Research

You can read my research statement here.

I aim to use mathematical models to answer biological questions. This often requires mathematical models to describe how various phenomena occur in combination with analysis to describe the overall patterns we can expect.  While my main expertise is in partial differential equation (PDEs) models in biology, I also have significant experience with ordinary differential equations, inverse problems, and statistical methods.

Mathematical Models of Epidermal Wound Healing

Various mechanical and biochemical processes regulate how keratinocyte cells from our epithelial skin layer migrate into a wound. For example, these cells maintain cell-cell adhesions, or physical connections to their neighbors, as they migrate. I have used PDE models to describe how cells from experiments use physical connections to pull their followers into the wound with them. We validated this model hypothesis by re-doing this experiment with cell populations with decreased cell-cell adhesion levels and indeed saw weakened migration rates into the wound.

The mitogen-activated protein kinase (MAPK) pathway strongly controls how epithelial cells heal a wound, as activated cells exhibit fast migration rates and deactivated cells tend to proliferate. To quantify how different patterns of biochemical activation regulate how epithelial cells close a wound, I derived a biochemically-structured Fisher Kolmogorov equation. Analysis of this equation lead to a self-similar traveling wave solution, and time-dependent nonlinear PDE models. This framework broadly applicable to many reaction-diffusion and chemotaxis equations.

J. Nardini, D. Chapnick, X. Liu, D. M. Bortz. Modeling keratinocyte wound healing dynamics: cell-cell adhesion promotes sustained collective migration. J. Theor. Biol., 7 July 2016, 103-117. DOI: 10.1016/j.jtbi.2016.04.015.

J. Nardini, D. M. Bortz. Investigation of a Structured Fisher’s Equation with Applications in Biochemistry. SIAM J. Appl. Math. Vol. 78, No. 3: pp. 1712-1736. DOI: 10.1137/16M1108546.

Inverse Problems in Biology

Given an experimental dataset, we are often interested in selecting a mathematical model to describe the data and estimating parameters describing the effects of certain processes on the resulting data.

Choosing a mathematical model to accurately describe a noisy data set is a challenging process. Equation learning is a recent field of research that uses concepts from machine learning to infer a mathematical model directly from noisy data. Even small noise levels (such as 5%) can corrupt derivative computations which in turn leads to inaccurate PDE model recovery from data. Our recent study combined an artificial neural network (ANN) with the PDE-FIND algorithm to accurately select PDE models from data with up to 25% noise levels. We believe this will lead these methods to soon be used to infer models from real biological data.

When comparing spatiotemporal processes to mathematical models, we often need numerical approximations to simulate the model. For example, on the right, I have plotted an analytical PDE solution (black) against some numerical  approximations (getting more accurate from blue to red). An interesting question is how numerical error from these approximations influences parameter estimation and uncertainty quantification. I showed how we can expect a numerical cost function and parameter estimator to behave when using standard finite difference schemes to approximate advection-driven PDE models. I also derived an autocorrelative statistical model to account for numerical diffusion from first order methods and improve parameter estimation.

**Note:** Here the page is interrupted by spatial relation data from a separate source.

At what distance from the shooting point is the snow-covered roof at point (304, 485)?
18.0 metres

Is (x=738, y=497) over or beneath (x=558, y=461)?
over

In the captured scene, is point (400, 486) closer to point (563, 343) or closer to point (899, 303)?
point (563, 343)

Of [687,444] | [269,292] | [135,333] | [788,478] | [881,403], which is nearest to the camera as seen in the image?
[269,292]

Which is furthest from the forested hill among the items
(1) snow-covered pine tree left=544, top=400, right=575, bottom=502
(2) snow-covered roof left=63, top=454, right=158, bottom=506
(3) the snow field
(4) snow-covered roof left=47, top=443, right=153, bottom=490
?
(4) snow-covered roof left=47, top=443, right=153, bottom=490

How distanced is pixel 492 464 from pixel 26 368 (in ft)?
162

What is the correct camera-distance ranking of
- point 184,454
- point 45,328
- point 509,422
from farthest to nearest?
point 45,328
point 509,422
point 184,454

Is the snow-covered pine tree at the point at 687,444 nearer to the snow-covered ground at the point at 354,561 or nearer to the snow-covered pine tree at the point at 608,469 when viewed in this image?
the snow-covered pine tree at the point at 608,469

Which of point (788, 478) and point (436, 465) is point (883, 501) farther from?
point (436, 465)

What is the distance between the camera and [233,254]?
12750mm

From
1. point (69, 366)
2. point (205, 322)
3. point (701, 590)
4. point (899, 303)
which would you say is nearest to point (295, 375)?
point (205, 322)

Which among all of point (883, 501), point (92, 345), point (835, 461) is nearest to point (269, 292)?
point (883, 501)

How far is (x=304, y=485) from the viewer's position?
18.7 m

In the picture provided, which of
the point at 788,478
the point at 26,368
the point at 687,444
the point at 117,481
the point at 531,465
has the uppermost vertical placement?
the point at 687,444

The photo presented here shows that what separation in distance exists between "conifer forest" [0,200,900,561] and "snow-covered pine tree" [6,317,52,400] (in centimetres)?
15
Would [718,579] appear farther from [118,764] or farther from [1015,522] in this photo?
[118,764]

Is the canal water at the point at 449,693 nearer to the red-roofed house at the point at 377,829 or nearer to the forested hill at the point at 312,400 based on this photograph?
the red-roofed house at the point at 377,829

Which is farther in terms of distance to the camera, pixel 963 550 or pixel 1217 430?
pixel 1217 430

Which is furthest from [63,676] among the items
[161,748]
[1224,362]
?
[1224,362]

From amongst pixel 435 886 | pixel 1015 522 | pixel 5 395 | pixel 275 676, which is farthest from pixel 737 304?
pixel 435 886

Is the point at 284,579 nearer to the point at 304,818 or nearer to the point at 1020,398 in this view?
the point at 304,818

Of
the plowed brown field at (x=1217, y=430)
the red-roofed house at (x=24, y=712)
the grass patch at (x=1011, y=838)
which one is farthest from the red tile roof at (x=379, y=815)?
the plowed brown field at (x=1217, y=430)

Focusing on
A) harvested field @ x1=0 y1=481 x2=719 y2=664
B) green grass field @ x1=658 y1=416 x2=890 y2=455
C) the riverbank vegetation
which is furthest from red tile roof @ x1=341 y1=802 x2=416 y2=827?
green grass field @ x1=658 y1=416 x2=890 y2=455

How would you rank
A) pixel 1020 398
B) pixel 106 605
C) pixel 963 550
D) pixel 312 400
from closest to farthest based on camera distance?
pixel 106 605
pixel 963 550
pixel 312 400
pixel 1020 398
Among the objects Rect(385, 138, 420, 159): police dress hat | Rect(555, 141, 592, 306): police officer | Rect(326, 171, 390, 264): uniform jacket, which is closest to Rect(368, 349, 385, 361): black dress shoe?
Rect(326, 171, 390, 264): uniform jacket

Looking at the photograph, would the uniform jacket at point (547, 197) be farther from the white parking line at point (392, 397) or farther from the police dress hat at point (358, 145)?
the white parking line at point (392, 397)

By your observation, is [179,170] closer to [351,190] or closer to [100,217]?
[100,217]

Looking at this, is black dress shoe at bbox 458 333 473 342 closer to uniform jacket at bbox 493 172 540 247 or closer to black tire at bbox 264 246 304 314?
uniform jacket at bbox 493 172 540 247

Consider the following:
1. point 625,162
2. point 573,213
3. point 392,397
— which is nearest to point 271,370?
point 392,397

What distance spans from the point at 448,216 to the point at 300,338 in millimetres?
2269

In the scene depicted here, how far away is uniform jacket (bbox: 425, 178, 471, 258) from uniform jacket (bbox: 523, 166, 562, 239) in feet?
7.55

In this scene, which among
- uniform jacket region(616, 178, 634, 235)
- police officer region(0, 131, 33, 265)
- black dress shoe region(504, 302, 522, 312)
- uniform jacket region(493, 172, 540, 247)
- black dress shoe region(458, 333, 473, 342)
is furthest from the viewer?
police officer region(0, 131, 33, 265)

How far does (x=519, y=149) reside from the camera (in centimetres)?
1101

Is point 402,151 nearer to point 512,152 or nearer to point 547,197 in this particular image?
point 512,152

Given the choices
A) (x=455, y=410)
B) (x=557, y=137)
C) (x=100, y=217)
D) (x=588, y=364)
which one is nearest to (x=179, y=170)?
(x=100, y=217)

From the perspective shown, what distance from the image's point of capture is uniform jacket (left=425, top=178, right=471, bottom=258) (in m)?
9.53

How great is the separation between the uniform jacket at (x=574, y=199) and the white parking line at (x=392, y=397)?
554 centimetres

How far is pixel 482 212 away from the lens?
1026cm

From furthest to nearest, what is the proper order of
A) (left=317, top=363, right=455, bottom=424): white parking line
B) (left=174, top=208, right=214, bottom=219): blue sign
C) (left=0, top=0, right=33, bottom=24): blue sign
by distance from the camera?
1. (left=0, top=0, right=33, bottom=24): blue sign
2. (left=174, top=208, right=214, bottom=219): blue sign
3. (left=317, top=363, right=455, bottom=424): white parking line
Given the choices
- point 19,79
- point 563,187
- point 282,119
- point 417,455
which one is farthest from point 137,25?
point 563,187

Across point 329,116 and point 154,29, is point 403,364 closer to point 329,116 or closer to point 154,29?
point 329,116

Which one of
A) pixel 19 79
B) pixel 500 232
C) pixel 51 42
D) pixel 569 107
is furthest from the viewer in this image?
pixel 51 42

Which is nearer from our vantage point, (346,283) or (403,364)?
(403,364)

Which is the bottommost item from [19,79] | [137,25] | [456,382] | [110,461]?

J. Lagergren, J. Nardini, G. M. Lavigne, E. M. Rutter, K. B. Flores, Learning partial differential equations for biological transport models from noisy spatiotemporal data. arXiv.1902.04733. Accepted for Proceedings of the Royal Society A.

J. Nardini, D. M. Bortz. The Influence of Numerical Error on an Inverse Problem Methodology in PDE Models. Inverse Problems 35 (6) 065003, 2019DOI: 10.1088/1361-6420/ab10bb

K. Adoteye, R. Baraldi, K. Flores, J. Nardini, H. T. Banks, W. C. Thompson. Correlation of parameter estimators for models admitting multiple parameterizations. Int. J. Pure Appl. Math., 105(3) 497, 2015. DOI: 10.12732/ijpam.v105i3.16.

T. Huffman, K. Link, J. Nardini, L. Poag, K. Flores, H.T. Banks, B. Biasco, J. Jungfleisch, J. Diez. A mathematical model of RNA3 recruitment in the replication cycle of brome mosaic virus. Int. J. Pure Appl. Math., 92(1) 27, 2014. DOI: 10.12732/ijpam.v92i1.3.

H.T. Banks, A. Choi, T. Huffman, J. Nardini, L. Poag, W.C. Thompson. Quantifying CFSE label decay in flow cytometry data. Appl. Math. Lett., 26(5) 571, 2013. DOI: 10.1016/j.aml.2012.12.010.